Texto de la página:
++++++++++++++++++++
ANIA Lorena CRAVERO, Universidad de La Frontera

Licenciada en Ciencias de la Ingeniería (1996) e Ingeniera Civil Industrial m. Informática (1997), por la Universidad de La Frontera, Temuco, Chile. Obtuvo su máster en Tecnologías de la Información, por la Universidad Politécnica de Madrid, España (2006). Ha obtenido en 2010 su Doctorado en Cs. de la Computación y Sistemas Informáticos por la Atlantic International University, EE.UU.
Se desempeña como Académico en el Departamento de Ciencias de la Computación e Informática, e investigadora en el Centro de Estudios en Ingeniería de Software, Universidad de La Frontera. Participa en el comité de gestión del Centro de Excelencia de Computación Científica. Sus intereses de investigación están en el área de Modelado Bases de Datos, Ingeniería de Requisitos para Almacenes de Datos y Big Data.

Samuel Sepulveda, Universidad de La Frontera, Temuco, Chile

Licenciado en Cs. de la Ingeniería (1998) e Ing. Civil Industrial m. Informática (1999), por la Universidad de La Frontera, Temuco, Chile. Obtuvo su máster en Dirección y Gestión de Sistemas de Información y TIC, por la Universitat Oberta de Catalunya, España (2006). Actualmente postula al grado de Doctor en Aplicaciones de la Informática por la Universidad de Alicante, España.
++++++++++++++++++++
Material proporcionado:
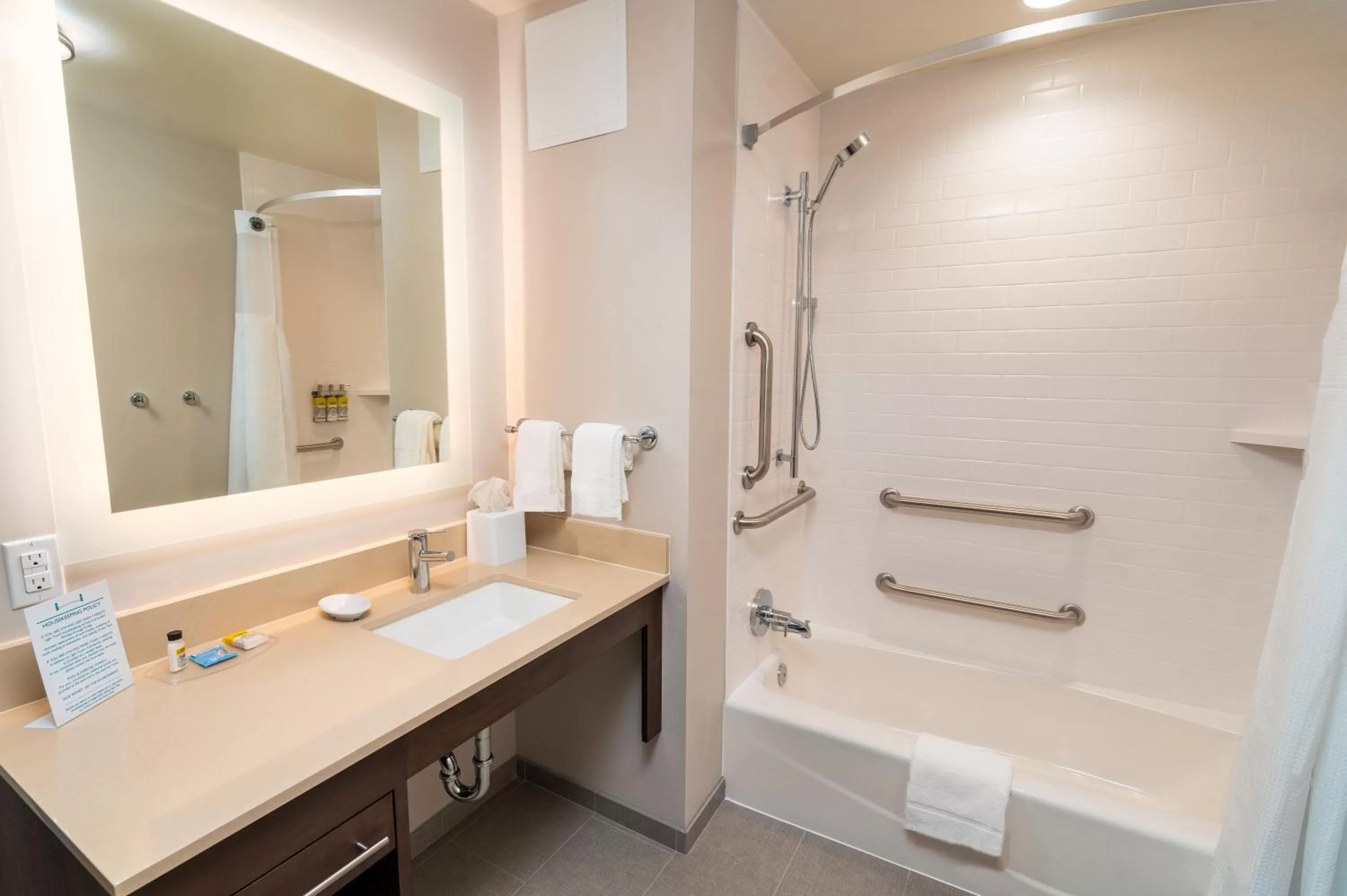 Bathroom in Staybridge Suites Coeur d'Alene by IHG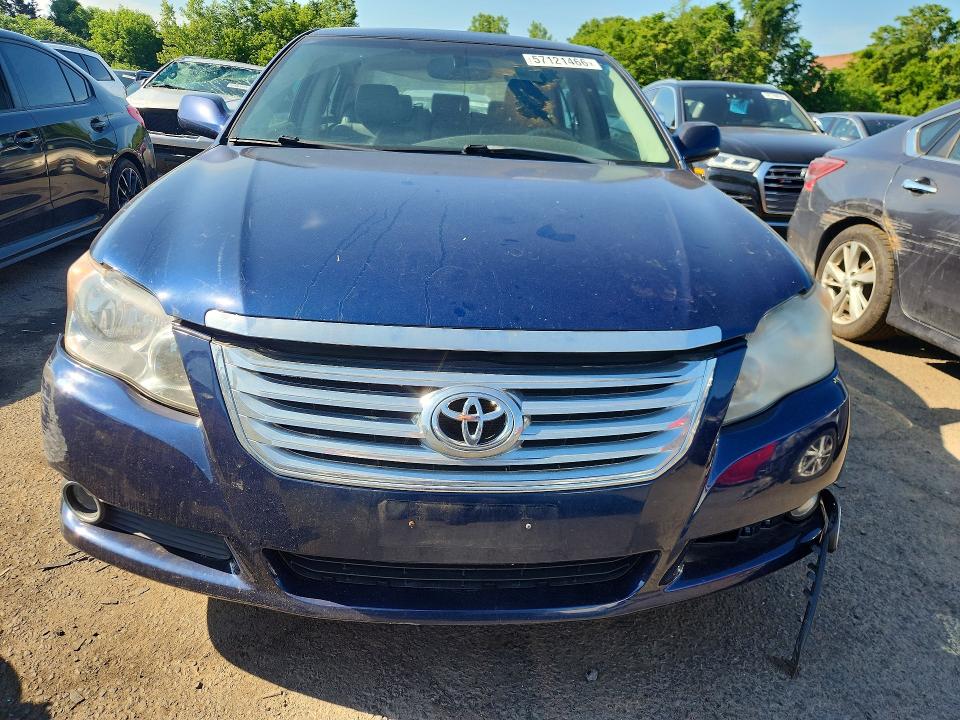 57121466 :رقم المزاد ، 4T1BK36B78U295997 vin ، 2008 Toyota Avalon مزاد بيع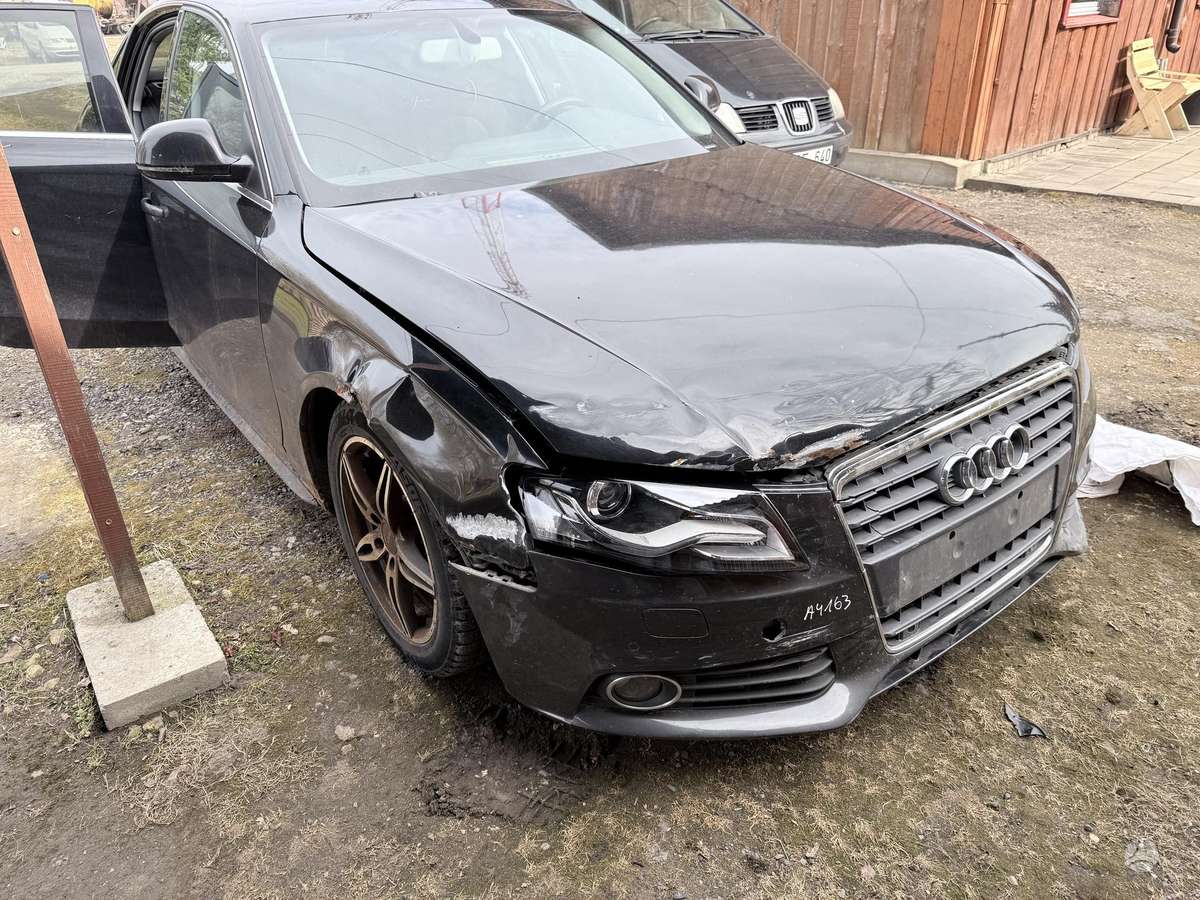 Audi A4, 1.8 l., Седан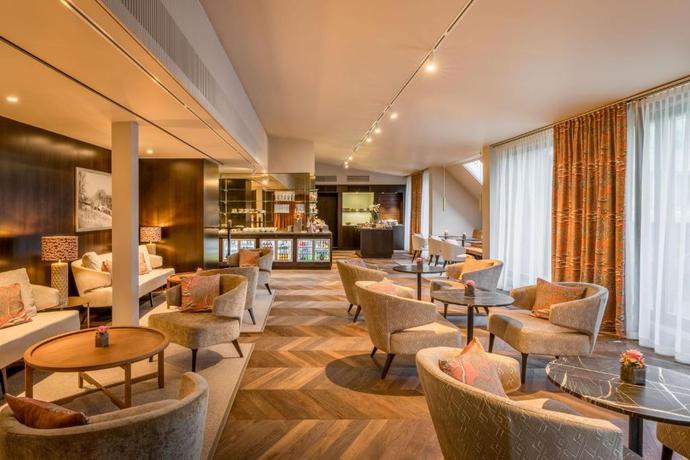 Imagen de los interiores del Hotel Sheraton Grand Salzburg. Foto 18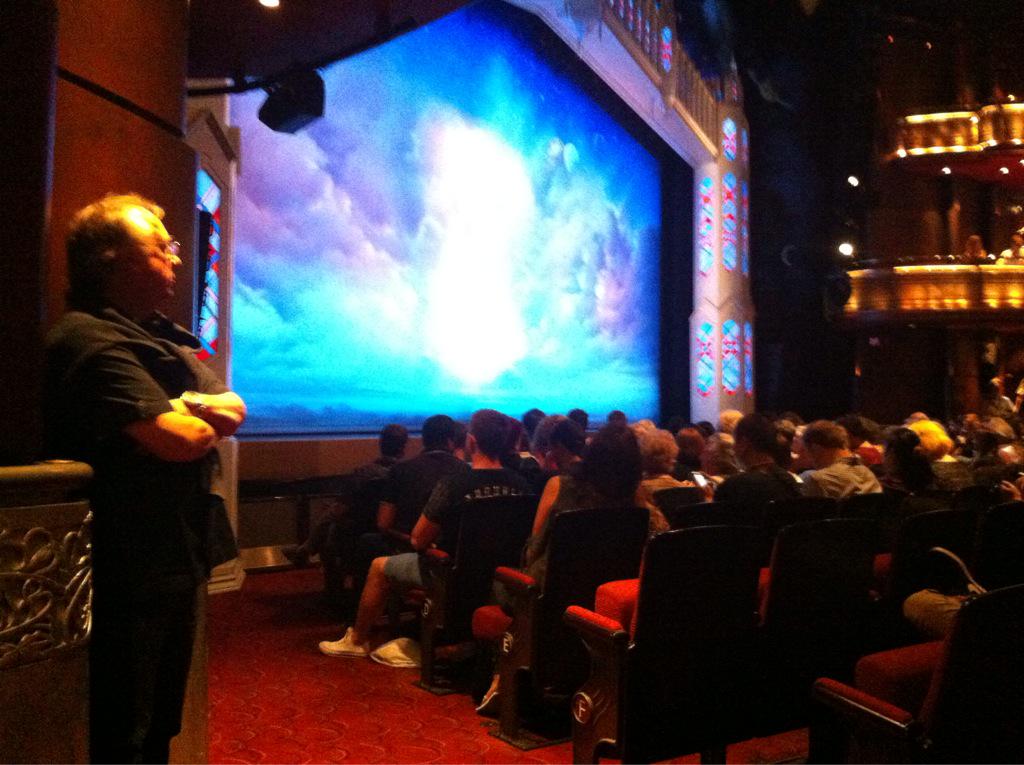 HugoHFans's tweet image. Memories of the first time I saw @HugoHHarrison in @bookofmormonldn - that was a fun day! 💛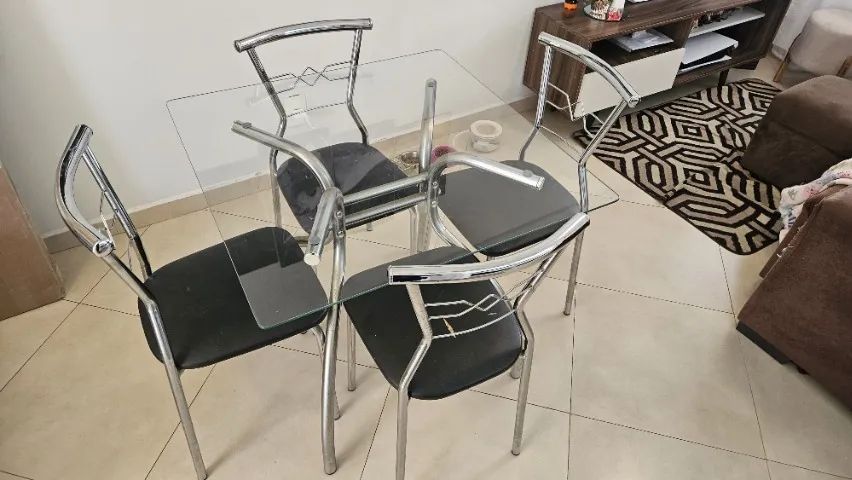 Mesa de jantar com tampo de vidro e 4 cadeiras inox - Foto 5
++++++++++++++++++++
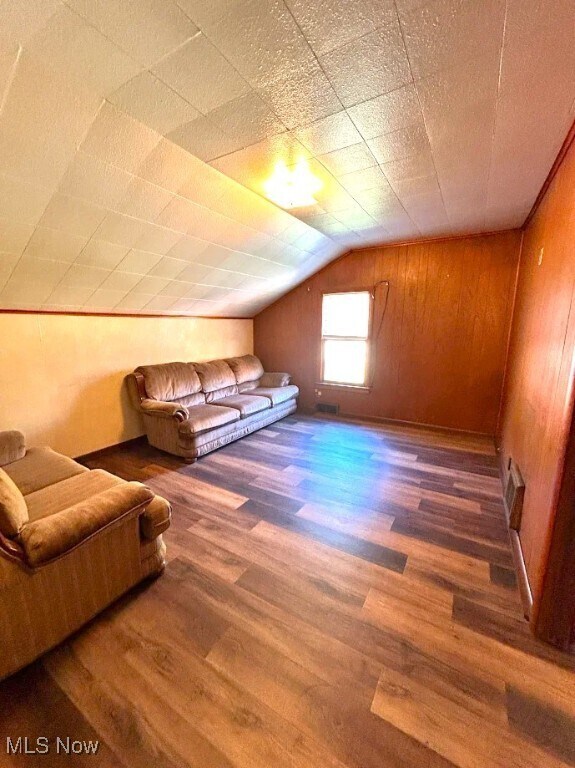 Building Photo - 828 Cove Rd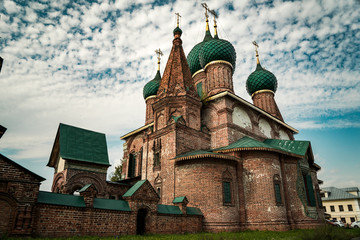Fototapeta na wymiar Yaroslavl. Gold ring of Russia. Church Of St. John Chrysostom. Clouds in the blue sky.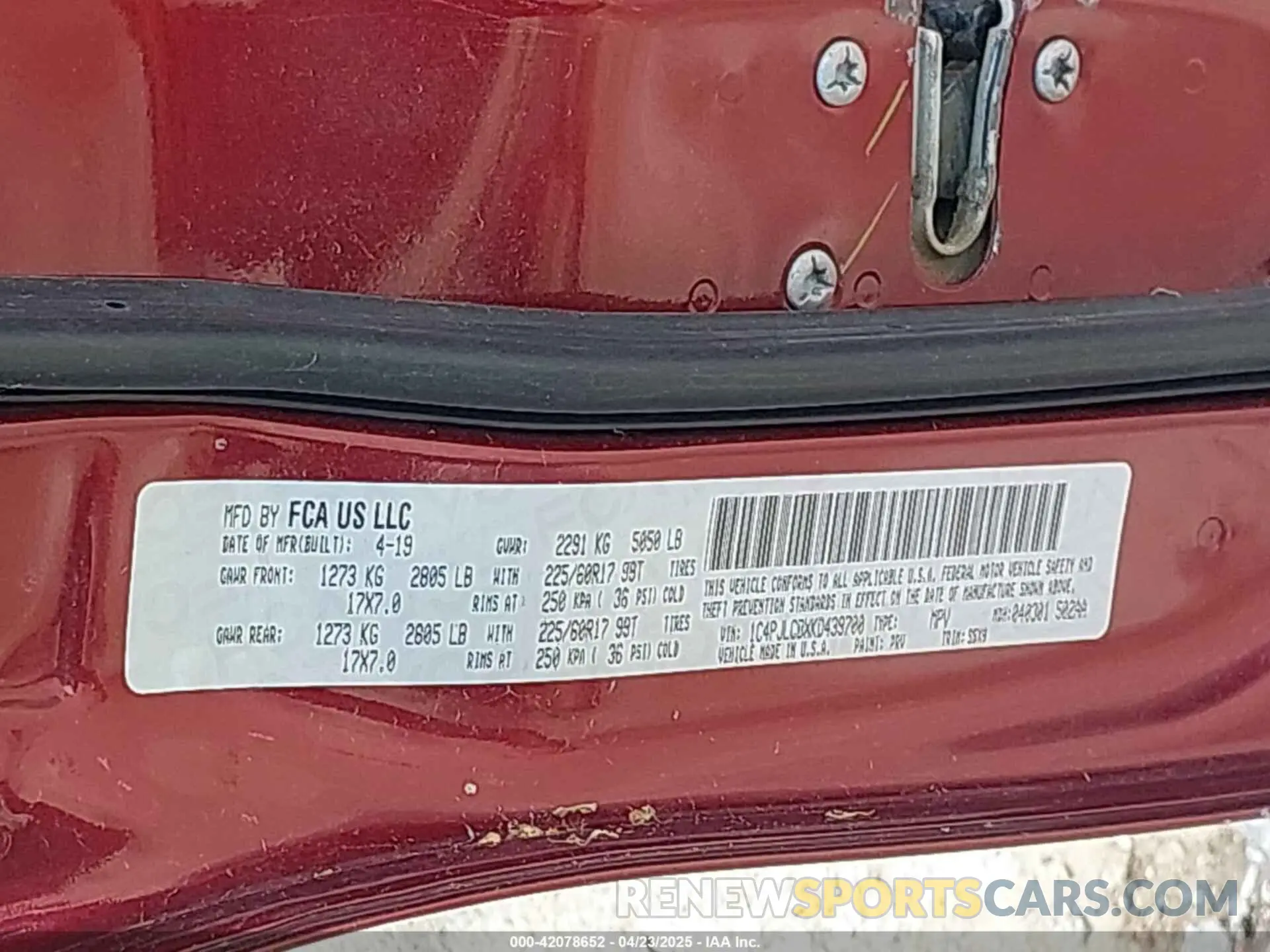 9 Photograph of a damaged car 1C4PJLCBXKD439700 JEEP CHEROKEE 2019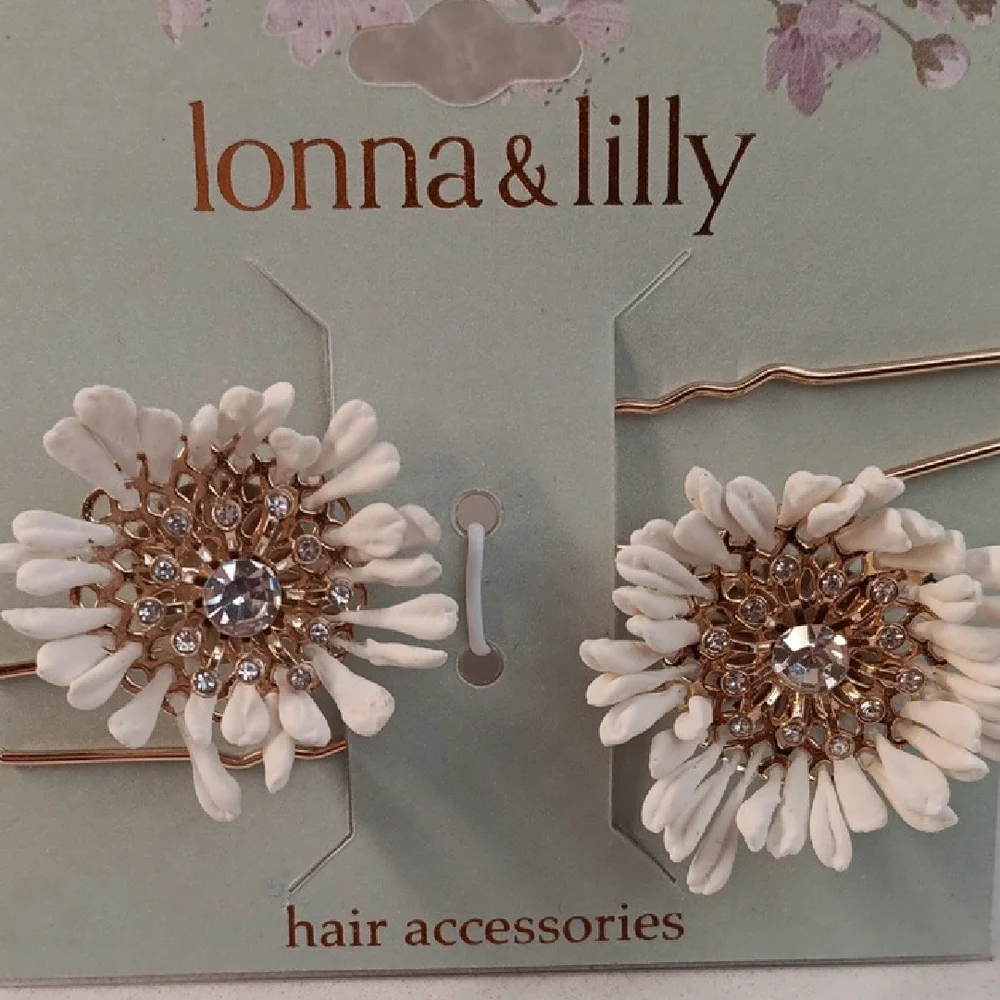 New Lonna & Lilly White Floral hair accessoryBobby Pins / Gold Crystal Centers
++++++++++++++++++++
Completa lo siguiente:
1) Según el texto de la página, ¿en qué año obtuvo Ania Lorena Cravero su doctorado?
2) Enumera todas las universidades que aparecen en el texto de la página.
3) Reproduce literalmente el fragmento del texto de la página que empieza en "Licenciada en Ciencias" y termina después de "International University, EE.UU.".

Respuestas por número:
1) En 2010.

2)
Universidad de La Frontera
Universidad Politécnica de Madrid
Atlantic International University
Universitat Oberta de Catalunya
Universidad de Alicante

3)
Licenciada en Ciencias de la Ingeniería (1996) e Ingeniera Civil Industrial m. Informática (1997), por la Universidad de La Frontera, Temuco, Chile. Obtuvo su máster en Tecnologías de la Información, por la Universidad Politécnica de Madrid, España (2006). Ha obtenido en 2010 su Doctorado en Cs. de la Computación y Sistemas Informáticos por la Atlantic International University, EE.UU.